Does anybody have information or know anybody who knows anything about the police force during british rule.

Really need help or a point in right direction.
thanks

John-francis nero :confused2:


----------



## dunmovin (Dec 19, 2008)

nero66 said:


> hi everyone I need some help, currently at Liverpool JMU (masters in screenwriting) working on a script which I will be setting in hong kong during run up to 1997 handover.
> 
> Does anybody have information or know anybody who knows anything about the police force during british rule.
> 
> ...


what do want to know? My knowledge is limited, but I knew one chief inspector, three senior inspectors and three dectectives.


----------



## dunmovin (Dec 19, 2008)

if you are looking for scandal, dirt or corruption, I can't help you. The guys I knew were all so straight, it must have hurt.

Get to the point you can send private messages here and I'll give you a name of someone and last known location, (an ex RHKP Insector) to talk to.... if he is willing


----------



## siobhanwf (Mar 20, 2009)

Hi John Francis

I am married to an ex RHKP Superintendant 

I have sent you a PM


----------



## nero66 (Sep 23, 2011)

*hello*

[
Hello, thank you for getting back to me so quickly, so quickly in fact that I had to rush this response (slightly) in case you thought that I was being ignorant not responding with the same speed and gusto.

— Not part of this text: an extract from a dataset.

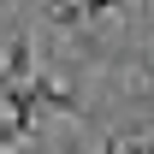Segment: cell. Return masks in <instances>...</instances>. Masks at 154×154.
I'll list each match as a JSON object with an SVG mask.
<instances>
[{"label": "cell", "instance_id": "6da1fadb", "mask_svg": "<svg viewBox=\"0 0 154 154\" xmlns=\"http://www.w3.org/2000/svg\"><path fill=\"white\" fill-rule=\"evenodd\" d=\"M30 101H36V107H54V113H83L71 83H59V77H42V71L30 77Z\"/></svg>", "mask_w": 154, "mask_h": 154}, {"label": "cell", "instance_id": "7a4b0ae2", "mask_svg": "<svg viewBox=\"0 0 154 154\" xmlns=\"http://www.w3.org/2000/svg\"><path fill=\"white\" fill-rule=\"evenodd\" d=\"M0 77H6V83H30V77H36V48H30L24 30H12V42H6V65H0Z\"/></svg>", "mask_w": 154, "mask_h": 154}, {"label": "cell", "instance_id": "3957f363", "mask_svg": "<svg viewBox=\"0 0 154 154\" xmlns=\"http://www.w3.org/2000/svg\"><path fill=\"white\" fill-rule=\"evenodd\" d=\"M42 18L54 24V30H83V24H95V6H77V0H59V6H42Z\"/></svg>", "mask_w": 154, "mask_h": 154}, {"label": "cell", "instance_id": "277c9868", "mask_svg": "<svg viewBox=\"0 0 154 154\" xmlns=\"http://www.w3.org/2000/svg\"><path fill=\"white\" fill-rule=\"evenodd\" d=\"M107 154H148V136H107Z\"/></svg>", "mask_w": 154, "mask_h": 154}, {"label": "cell", "instance_id": "5b68a950", "mask_svg": "<svg viewBox=\"0 0 154 154\" xmlns=\"http://www.w3.org/2000/svg\"><path fill=\"white\" fill-rule=\"evenodd\" d=\"M18 154H48V148H36V142H30V148H18Z\"/></svg>", "mask_w": 154, "mask_h": 154}, {"label": "cell", "instance_id": "8992f818", "mask_svg": "<svg viewBox=\"0 0 154 154\" xmlns=\"http://www.w3.org/2000/svg\"><path fill=\"white\" fill-rule=\"evenodd\" d=\"M0 154H6V148H0Z\"/></svg>", "mask_w": 154, "mask_h": 154}]
</instances>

My story is set in Hong Kong in the run up to the 97 hand over, all though it is all fiction and the handover just happens to be happening as this story unfolds I thought it would be a good idea to talk to some police men who where there when it was happening.

I don’t really know much about policing procedures only what I have seen on TV and I think sometimes that has to be taken with a pinch of salt.

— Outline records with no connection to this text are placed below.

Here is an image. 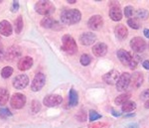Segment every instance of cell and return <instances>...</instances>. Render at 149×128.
<instances>
[{
    "label": "cell",
    "instance_id": "6da1fadb",
    "mask_svg": "<svg viewBox=\"0 0 149 128\" xmlns=\"http://www.w3.org/2000/svg\"><path fill=\"white\" fill-rule=\"evenodd\" d=\"M81 14L78 9H67L64 10L61 14L62 23L66 25H74L81 21Z\"/></svg>",
    "mask_w": 149,
    "mask_h": 128
},
{
    "label": "cell",
    "instance_id": "7a4b0ae2",
    "mask_svg": "<svg viewBox=\"0 0 149 128\" xmlns=\"http://www.w3.org/2000/svg\"><path fill=\"white\" fill-rule=\"evenodd\" d=\"M117 58H118L119 61H120L124 66L128 67L129 69L134 70L136 67V64H137V63L134 60V58L131 56L130 53L127 52V51L123 49L118 50L117 51Z\"/></svg>",
    "mask_w": 149,
    "mask_h": 128
},
{
    "label": "cell",
    "instance_id": "3957f363",
    "mask_svg": "<svg viewBox=\"0 0 149 128\" xmlns=\"http://www.w3.org/2000/svg\"><path fill=\"white\" fill-rule=\"evenodd\" d=\"M62 50L69 55H74L78 51V46L72 36L65 35L62 39Z\"/></svg>",
    "mask_w": 149,
    "mask_h": 128
},
{
    "label": "cell",
    "instance_id": "277c9868",
    "mask_svg": "<svg viewBox=\"0 0 149 128\" xmlns=\"http://www.w3.org/2000/svg\"><path fill=\"white\" fill-rule=\"evenodd\" d=\"M35 9L37 13L48 16L55 11V6L51 1H38L35 5Z\"/></svg>",
    "mask_w": 149,
    "mask_h": 128
},
{
    "label": "cell",
    "instance_id": "5b68a950",
    "mask_svg": "<svg viewBox=\"0 0 149 128\" xmlns=\"http://www.w3.org/2000/svg\"><path fill=\"white\" fill-rule=\"evenodd\" d=\"M130 81H131L130 74H128V72H123V74H120L118 81H117L116 84H115V86H116V89L118 91H124L129 86Z\"/></svg>",
    "mask_w": 149,
    "mask_h": 128
},
{
    "label": "cell",
    "instance_id": "8992f818",
    "mask_svg": "<svg viewBox=\"0 0 149 128\" xmlns=\"http://www.w3.org/2000/svg\"><path fill=\"white\" fill-rule=\"evenodd\" d=\"M26 103V96L22 93H14L10 98V104L15 109H21Z\"/></svg>",
    "mask_w": 149,
    "mask_h": 128
},
{
    "label": "cell",
    "instance_id": "52a82bcc",
    "mask_svg": "<svg viewBox=\"0 0 149 128\" xmlns=\"http://www.w3.org/2000/svg\"><path fill=\"white\" fill-rule=\"evenodd\" d=\"M45 83H46V77H45V74H42V72H38V74H36L35 78L32 81L31 89L33 91H39L45 86Z\"/></svg>",
    "mask_w": 149,
    "mask_h": 128
},
{
    "label": "cell",
    "instance_id": "ba28073f",
    "mask_svg": "<svg viewBox=\"0 0 149 128\" xmlns=\"http://www.w3.org/2000/svg\"><path fill=\"white\" fill-rule=\"evenodd\" d=\"M63 101V97L59 95H49L43 100V103L48 107H54L59 104H61Z\"/></svg>",
    "mask_w": 149,
    "mask_h": 128
},
{
    "label": "cell",
    "instance_id": "9c48e42d",
    "mask_svg": "<svg viewBox=\"0 0 149 128\" xmlns=\"http://www.w3.org/2000/svg\"><path fill=\"white\" fill-rule=\"evenodd\" d=\"M130 47L131 49L136 53H142L146 49V43L142 38L135 37L130 41Z\"/></svg>",
    "mask_w": 149,
    "mask_h": 128
},
{
    "label": "cell",
    "instance_id": "30bf717a",
    "mask_svg": "<svg viewBox=\"0 0 149 128\" xmlns=\"http://www.w3.org/2000/svg\"><path fill=\"white\" fill-rule=\"evenodd\" d=\"M21 57V49L18 46H11L5 52V59L8 61H14Z\"/></svg>",
    "mask_w": 149,
    "mask_h": 128
},
{
    "label": "cell",
    "instance_id": "8fae6325",
    "mask_svg": "<svg viewBox=\"0 0 149 128\" xmlns=\"http://www.w3.org/2000/svg\"><path fill=\"white\" fill-rule=\"evenodd\" d=\"M103 25V20L102 17L100 15H93L90 18L88 22V26L90 29H92L93 31L100 30Z\"/></svg>",
    "mask_w": 149,
    "mask_h": 128
},
{
    "label": "cell",
    "instance_id": "7c38bea8",
    "mask_svg": "<svg viewBox=\"0 0 149 128\" xmlns=\"http://www.w3.org/2000/svg\"><path fill=\"white\" fill-rule=\"evenodd\" d=\"M119 77H120L119 72L116 71V70H112V71L109 72L107 74H105L104 76H103V81H104L107 84L113 86V84H116Z\"/></svg>",
    "mask_w": 149,
    "mask_h": 128
},
{
    "label": "cell",
    "instance_id": "4fadbf2b",
    "mask_svg": "<svg viewBox=\"0 0 149 128\" xmlns=\"http://www.w3.org/2000/svg\"><path fill=\"white\" fill-rule=\"evenodd\" d=\"M29 79L26 74H19L13 81V86L16 89H23L28 86Z\"/></svg>",
    "mask_w": 149,
    "mask_h": 128
},
{
    "label": "cell",
    "instance_id": "5bb4252c",
    "mask_svg": "<svg viewBox=\"0 0 149 128\" xmlns=\"http://www.w3.org/2000/svg\"><path fill=\"white\" fill-rule=\"evenodd\" d=\"M95 40H97V36L92 32H86L81 34V36L80 37V42L84 46L93 45L95 42Z\"/></svg>",
    "mask_w": 149,
    "mask_h": 128
},
{
    "label": "cell",
    "instance_id": "9a60e30c",
    "mask_svg": "<svg viewBox=\"0 0 149 128\" xmlns=\"http://www.w3.org/2000/svg\"><path fill=\"white\" fill-rule=\"evenodd\" d=\"M109 17L113 21H120L122 18V13L119 8L118 4L111 3V6L109 8Z\"/></svg>",
    "mask_w": 149,
    "mask_h": 128
},
{
    "label": "cell",
    "instance_id": "2e32d148",
    "mask_svg": "<svg viewBox=\"0 0 149 128\" xmlns=\"http://www.w3.org/2000/svg\"><path fill=\"white\" fill-rule=\"evenodd\" d=\"M18 69L20 71H27L33 66V59L31 57H24L21 58L18 62Z\"/></svg>",
    "mask_w": 149,
    "mask_h": 128
},
{
    "label": "cell",
    "instance_id": "e0dca14e",
    "mask_svg": "<svg viewBox=\"0 0 149 128\" xmlns=\"http://www.w3.org/2000/svg\"><path fill=\"white\" fill-rule=\"evenodd\" d=\"M93 53L95 57H103L107 53V46L104 43H98L93 46Z\"/></svg>",
    "mask_w": 149,
    "mask_h": 128
},
{
    "label": "cell",
    "instance_id": "ac0fdd59",
    "mask_svg": "<svg viewBox=\"0 0 149 128\" xmlns=\"http://www.w3.org/2000/svg\"><path fill=\"white\" fill-rule=\"evenodd\" d=\"M13 32V29H12L11 24L6 20H2L0 22V34L5 37H9Z\"/></svg>",
    "mask_w": 149,
    "mask_h": 128
},
{
    "label": "cell",
    "instance_id": "d6986e66",
    "mask_svg": "<svg viewBox=\"0 0 149 128\" xmlns=\"http://www.w3.org/2000/svg\"><path fill=\"white\" fill-rule=\"evenodd\" d=\"M114 33H115V36H116L118 39L124 40L127 37V35H128V30H127V28L124 25L119 24V25H117L116 27H115Z\"/></svg>",
    "mask_w": 149,
    "mask_h": 128
},
{
    "label": "cell",
    "instance_id": "ffe728a7",
    "mask_svg": "<svg viewBox=\"0 0 149 128\" xmlns=\"http://www.w3.org/2000/svg\"><path fill=\"white\" fill-rule=\"evenodd\" d=\"M131 84L133 88H138L143 83V74L141 72H134L131 76Z\"/></svg>",
    "mask_w": 149,
    "mask_h": 128
},
{
    "label": "cell",
    "instance_id": "44dd1931",
    "mask_svg": "<svg viewBox=\"0 0 149 128\" xmlns=\"http://www.w3.org/2000/svg\"><path fill=\"white\" fill-rule=\"evenodd\" d=\"M79 102V95L78 93L74 90V88L70 89V93H69V103L71 106H76Z\"/></svg>",
    "mask_w": 149,
    "mask_h": 128
},
{
    "label": "cell",
    "instance_id": "7402d4cb",
    "mask_svg": "<svg viewBox=\"0 0 149 128\" xmlns=\"http://www.w3.org/2000/svg\"><path fill=\"white\" fill-rule=\"evenodd\" d=\"M55 25H57L56 21L52 19L51 17H45L41 21V26L44 28H54Z\"/></svg>",
    "mask_w": 149,
    "mask_h": 128
},
{
    "label": "cell",
    "instance_id": "603a6c76",
    "mask_svg": "<svg viewBox=\"0 0 149 128\" xmlns=\"http://www.w3.org/2000/svg\"><path fill=\"white\" fill-rule=\"evenodd\" d=\"M129 98H130V93H122V95H118L116 98H115L114 102H115V104H116V105H122V104H124L126 101H128Z\"/></svg>",
    "mask_w": 149,
    "mask_h": 128
},
{
    "label": "cell",
    "instance_id": "cb8c5ba5",
    "mask_svg": "<svg viewBox=\"0 0 149 128\" xmlns=\"http://www.w3.org/2000/svg\"><path fill=\"white\" fill-rule=\"evenodd\" d=\"M9 99V91L6 88H0V105H5Z\"/></svg>",
    "mask_w": 149,
    "mask_h": 128
},
{
    "label": "cell",
    "instance_id": "d4e9b609",
    "mask_svg": "<svg viewBox=\"0 0 149 128\" xmlns=\"http://www.w3.org/2000/svg\"><path fill=\"white\" fill-rule=\"evenodd\" d=\"M136 108V103L133 102V101H126L124 104H122L121 106V110L123 112H131L133 111L134 109Z\"/></svg>",
    "mask_w": 149,
    "mask_h": 128
},
{
    "label": "cell",
    "instance_id": "484cf974",
    "mask_svg": "<svg viewBox=\"0 0 149 128\" xmlns=\"http://www.w3.org/2000/svg\"><path fill=\"white\" fill-rule=\"evenodd\" d=\"M14 28H15V32L19 34L22 31L23 29V19L22 16L17 17V19L15 20V23H14Z\"/></svg>",
    "mask_w": 149,
    "mask_h": 128
},
{
    "label": "cell",
    "instance_id": "4316f807",
    "mask_svg": "<svg viewBox=\"0 0 149 128\" xmlns=\"http://www.w3.org/2000/svg\"><path fill=\"white\" fill-rule=\"evenodd\" d=\"M12 74H13V69H12L11 67H3L1 71V77L3 79L10 78Z\"/></svg>",
    "mask_w": 149,
    "mask_h": 128
},
{
    "label": "cell",
    "instance_id": "83f0119b",
    "mask_svg": "<svg viewBox=\"0 0 149 128\" xmlns=\"http://www.w3.org/2000/svg\"><path fill=\"white\" fill-rule=\"evenodd\" d=\"M80 62L83 66H88L92 62V58H91L90 55L88 54H84L81 56V59H80Z\"/></svg>",
    "mask_w": 149,
    "mask_h": 128
},
{
    "label": "cell",
    "instance_id": "f1b7e54d",
    "mask_svg": "<svg viewBox=\"0 0 149 128\" xmlns=\"http://www.w3.org/2000/svg\"><path fill=\"white\" fill-rule=\"evenodd\" d=\"M136 16H137V18H139V19L145 20V19L148 18L149 12L146 10V9H139V10L136 11Z\"/></svg>",
    "mask_w": 149,
    "mask_h": 128
},
{
    "label": "cell",
    "instance_id": "f546056e",
    "mask_svg": "<svg viewBox=\"0 0 149 128\" xmlns=\"http://www.w3.org/2000/svg\"><path fill=\"white\" fill-rule=\"evenodd\" d=\"M127 24H128V26H130V27L133 28V29H138L139 27H140V24H139L138 20L135 18L129 19V20L127 21Z\"/></svg>",
    "mask_w": 149,
    "mask_h": 128
},
{
    "label": "cell",
    "instance_id": "4dcf8cb0",
    "mask_svg": "<svg viewBox=\"0 0 149 128\" xmlns=\"http://www.w3.org/2000/svg\"><path fill=\"white\" fill-rule=\"evenodd\" d=\"M100 118H102V115L98 114L97 111H95V110H91L90 111V121H95V120L100 119Z\"/></svg>",
    "mask_w": 149,
    "mask_h": 128
},
{
    "label": "cell",
    "instance_id": "1f68e13d",
    "mask_svg": "<svg viewBox=\"0 0 149 128\" xmlns=\"http://www.w3.org/2000/svg\"><path fill=\"white\" fill-rule=\"evenodd\" d=\"M40 109H41L40 102H39V101H37V100H34L32 102V106H31V110H32V112L37 113Z\"/></svg>",
    "mask_w": 149,
    "mask_h": 128
},
{
    "label": "cell",
    "instance_id": "d6a6232c",
    "mask_svg": "<svg viewBox=\"0 0 149 128\" xmlns=\"http://www.w3.org/2000/svg\"><path fill=\"white\" fill-rule=\"evenodd\" d=\"M133 12H134V9L132 6H126L125 9H124V15L127 18H130V17L133 15Z\"/></svg>",
    "mask_w": 149,
    "mask_h": 128
},
{
    "label": "cell",
    "instance_id": "836d02e7",
    "mask_svg": "<svg viewBox=\"0 0 149 128\" xmlns=\"http://www.w3.org/2000/svg\"><path fill=\"white\" fill-rule=\"evenodd\" d=\"M0 116L2 117L12 116V113L8 108H0Z\"/></svg>",
    "mask_w": 149,
    "mask_h": 128
},
{
    "label": "cell",
    "instance_id": "e575fe53",
    "mask_svg": "<svg viewBox=\"0 0 149 128\" xmlns=\"http://www.w3.org/2000/svg\"><path fill=\"white\" fill-rule=\"evenodd\" d=\"M109 127V124H107V123H95V124H92L88 126V128H107Z\"/></svg>",
    "mask_w": 149,
    "mask_h": 128
},
{
    "label": "cell",
    "instance_id": "d590c367",
    "mask_svg": "<svg viewBox=\"0 0 149 128\" xmlns=\"http://www.w3.org/2000/svg\"><path fill=\"white\" fill-rule=\"evenodd\" d=\"M77 118H78V120H80L81 122H84L86 120V112L84 111V110H81V111L78 113V115H77Z\"/></svg>",
    "mask_w": 149,
    "mask_h": 128
},
{
    "label": "cell",
    "instance_id": "8d00e7d4",
    "mask_svg": "<svg viewBox=\"0 0 149 128\" xmlns=\"http://www.w3.org/2000/svg\"><path fill=\"white\" fill-rule=\"evenodd\" d=\"M140 98H141V99H143V100H145V99L148 100L149 99V89H145V90L141 93Z\"/></svg>",
    "mask_w": 149,
    "mask_h": 128
},
{
    "label": "cell",
    "instance_id": "74e56055",
    "mask_svg": "<svg viewBox=\"0 0 149 128\" xmlns=\"http://www.w3.org/2000/svg\"><path fill=\"white\" fill-rule=\"evenodd\" d=\"M18 9H19V1L15 0L12 3V12H17Z\"/></svg>",
    "mask_w": 149,
    "mask_h": 128
},
{
    "label": "cell",
    "instance_id": "f35d334b",
    "mask_svg": "<svg viewBox=\"0 0 149 128\" xmlns=\"http://www.w3.org/2000/svg\"><path fill=\"white\" fill-rule=\"evenodd\" d=\"M142 66L145 70H149V61H144Z\"/></svg>",
    "mask_w": 149,
    "mask_h": 128
},
{
    "label": "cell",
    "instance_id": "ab89813d",
    "mask_svg": "<svg viewBox=\"0 0 149 128\" xmlns=\"http://www.w3.org/2000/svg\"><path fill=\"white\" fill-rule=\"evenodd\" d=\"M3 58H5V52L0 48V61H1Z\"/></svg>",
    "mask_w": 149,
    "mask_h": 128
},
{
    "label": "cell",
    "instance_id": "60d3db41",
    "mask_svg": "<svg viewBox=\"0 0 149 128\" xmlns=\"http://www.w3.org/2000/svg\"><path fill=\"white\" fill-rule=\"evenodd\" d=\"M111 112H112V114H113L114 116H120V113H119L118 111H116V110L111 109Z\"/></svg>",
    "mask_w": 149,
    "mask_h": 128
},
{
    "label": "cell",
    "instance_id": "b9f144b4",
    "mask_svg": "<svg viewBox=\"0 0 149 128\" xmlns=\"http://www.w3.org/2000/svg\"><path fill=\"white\" fill-rule=\"evenodd\" d=\"M143 33H144V36L149 39V29H145V30L143 31Z\"/></svg>",
    "mask_w": 149,
    "mask_h": 128
},
{
    "label": "cell",
    "instance_id": "7bdbcfd3",
    "mask_svg": "<svg viewBox=\"0 0 149 128\" xmlns=\"http://www.w3.org/2000/svg\"><path fill=\"white\" fill-rule=\"evenodd\" d=\"M128 128H139V126L137 124H136V123H133V124H130L128 126Z\"/></svg>",
    "mask_w": 149,
    "mask_h": 128
},
{
    "label": "cell",
    "instance_id": "ee69618b",
    "mask_svg": "<svg viewBox=\"0 0 149 128\" xmlns=\"http://www.w3.org/2000/svg\"><path fill=\"white\" fill-rule=\"evenodd\" d=\"M145 107H146V108H149V99H148V100H146V102H145Z\"/></svg>",
    "mask_w": 149,
    "mask_h": 128
},
{
    "label": "cell",
    "instance_id": "f6af8a7d",
    "mask_svg": "<svg viewBox=\"0 0 149 128\" xmlns=\"http://www.w3.org/2000/svg\"><path fill=\"white\" fill-rule=\"evenodd\" d=\"M68 2L69 3H71V4H74V3H76V0H68Z\"/></svg>",
    "mask_w": 149,
    "mask_h": 128
},
{
    "label": "cell",
    "instance_id": "bcb514c9",
    "mask_svg": "<svg viewBox=\"0 0 149 128\" xmlns=\"http://www.w3.org/2000/svg\"><path fill=\"white\" fill-rule=\"evenodd\" d=\"M0 40H1V38H0Z\"/></svg>",
    "mask_w": 149,
    "mask_h": 128
},
{
    "label": "cell",
    "instance_id": "7dc6e473",
    "mask_svg": "<svg viewBox=\"0 0 149 128\" xmlns=\"http://www.w3.org/2000/svg\"><path fill=\"white\" fill-rule=\"evenodd\" d=\"M0 2H2V1H0Z\"/></svg>",
    "mask_w": 149,
    "mask_h": 128
}]
</instances>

What I really need to find out about are the following:-

If a case was active when the handover took place would the investigating officers have time to introduce their new counterparts to that case?

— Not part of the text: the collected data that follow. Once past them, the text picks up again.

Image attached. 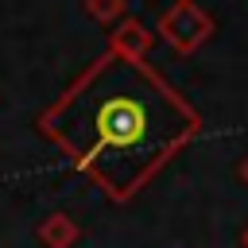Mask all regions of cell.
<instances>
[{"mask_svg": "<svg viewBox=\"0 0 248 248\" xmlns=\"http://www.w3.org/2000/svg\"><path fill=\"white\" fill-rule=\"evenodd\" d=\"M43 132L112 194H132L174 147L198 132V112L140 58H97L46 108Z\"/></svg>", "mask_w": 248, "mask_h": 248, "instance_id": "1", "label": "cell"}, {"mask_svg": "<svg viewBox=\"0 0 248 248\" xmlns=\"http://www.w3.org/2000/svg\"><path fill=\"white\" fill-rule=\"evenodd\" d=\"M205 31H209V19H205L190 0L174 4V8L163 16V35H167L178 50H194V46L205 39Z\"/></svg>", "mask_w": 248, "mask_h": 248, "instance_id": "2", "label": "cell"}, {"mask_svg": "<svg viewBox=\"0 0 248 248\" xmlns=\"http://www.w3.org/2000/svg\"><path fill=\"white\" fill-rule=\"evenodd\" d=\"M143 46H147V31L140 23H124L116 31V54H128V58H143Z\"/></svg>", "mask_w": 248, "mask_h": 248, "instance_id": "3", "label": "cell"}, {"mask_svg": "<svg viewBox=\"0 0 248 248\" xmlns=\"http://www.w3.org/2000/svg\"><path fill=\"white\" fill-rule=\"evenodd\" d=\"M120 8H124V0H89V12H93L97 19H112Z\"/></svg>", "mask_w": 248, "mask_h": 248, "instance_id": "4", "label": "cell"}]
</instances>
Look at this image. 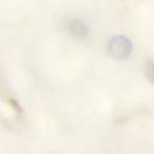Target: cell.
<instances>
[{"instance_id":"obj_1","label":"cell","mask_w":154,"mask_h":154,"mask_svg":"<svg viewBox=\"0 0 154 154\" xmlns=\"http://www.w3.org/2000/svg\"><path fill=\"white\" fill-rule=\"evenodd\" d=\"M107 53L116 60H125L132 53V42L124 35H114L107 42Z\"/></svg>"},{"instance_id":"obj_2","label":"cell","mask_w":154,"mask_h":154,"mask_svg":"<svg viewBox=\"0 0 154 154\" xmlns=\"http://www.w3.org/2000/svg\"><path fill=\"white\" fill-rule=\"evenodd\" d=\"M66 28H67V31L70 32V35L78 40H83L85 37H88V35H89L88 24L84 20L78 19V18L69 20L66 24Z\"/></svg>"},{"instance_id":"obj_3","label":"cell","mask_w":154,"mask_h":154,"mask_svg":"<svg viewBox=\"0 0 154 154\" xmlns=\"http://www.w3.org/2000/svg\"><path fill=\"white\" fill-rule=\"evenodd\" d=\"M144 76L147 81L154 85V60H147L144 63Z\"/></svg>"}]
</instances>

How many British officers were stationed there at any one time and did they request to go or where they automatically placed there.

How many British officers could actually speak Chinese?

If they couldn’t speak Chinese were they placed with a national who could?

Was there a specific length for a British officer’s tour of duty?

Was the structure of command the same as it is in Britain e.g. DC,DI,DS,DCI ?

Could the officers stay on in Hong Kong after the handover?

Did Hong Kong have the same judicial system as Britain before the handover?

How would the judicial system convict a British national?

Were the prisons run the same as in Britain at that time? 

It would really help me if you could give an answer to any of the above questions and any of your own personal feelings about Hong Kong at that time.

Sincerely 

John-Francis Nero


----------



## nero66 (Sep 23, 2011)

*thanks*



dunmovin said:


> if you are looking for scandal, dirt or corruption, I can't help you. The guys I knew were all so straight, it must have hurt.
> 
> Get to the point you can send private messages here and I'll give you a name of someone and last known location, (an ex RHKP Insector) to talk to.... if he is willing



Hello, thank you for getting back to me so quickly, so quickly in fact that I had to rush this response (slightly) in case you thought that I was being ignorant not responding with the same speed and gusto.
My story is set in Hong Kong in the run up to the 97 hand over, all though it is all fiction and the handover just happens to be happening as this story unfolds I thought it would be a good idea to talk to some police men who where there when it was happening.
I don’t really know much about policing procedures only what I have seen on TV and I think sometimes that has to be taken with a pinch of salt.
What I really need to find out about are the following:-
If a case was active when the handover took place would the investigating officers have time to introduce their new counterparts to that case?
How many British officers were stationed there at any one time and did they request to go or where they automatically placed there.
How many British officers could actually speak Chinese?
If they couldn’t speak Chinese were they placed with a national who could?
Was there a specific length for a British officer’s tour of duty?
Was the structure of command the same as it is in Britain e.g. DC,DI,DS,DCI ?
Could the officers stay on in Hong Kong after the handover?
Did Hong Kong have the same judicial system as Britain before the handover?
How would the judicial system convict a British national?
Were the prisons run the same as in Britain at that time? 
It would really help me if you could give an answer to any of the above questions and any of your own personal feelings about Hong Kong at that time.

Sincerely 

John-Francis Nero


----------



## siobhanwf (Mar 20, 2009)

nero66 said:


> [
> Hello, thank you for getting back to me so quickly, so quickly in fact that I had to rush this response (slightly) in case you thought that I was being ignorant not responding with the same speed and gusto.
> 
> My story is set in Hong Kong in the run up to the 97 hand over, all though it is all fiction and the handover just happens to be happening as this story unfolds I thought it would be a good idea to talk to some police men who where there when it was happening.
> ...



Hi John Francis

I have passed on all these question to my husband. If you can reply to my PM iand let me know your email address he will I think prefer tp respond the that address


----------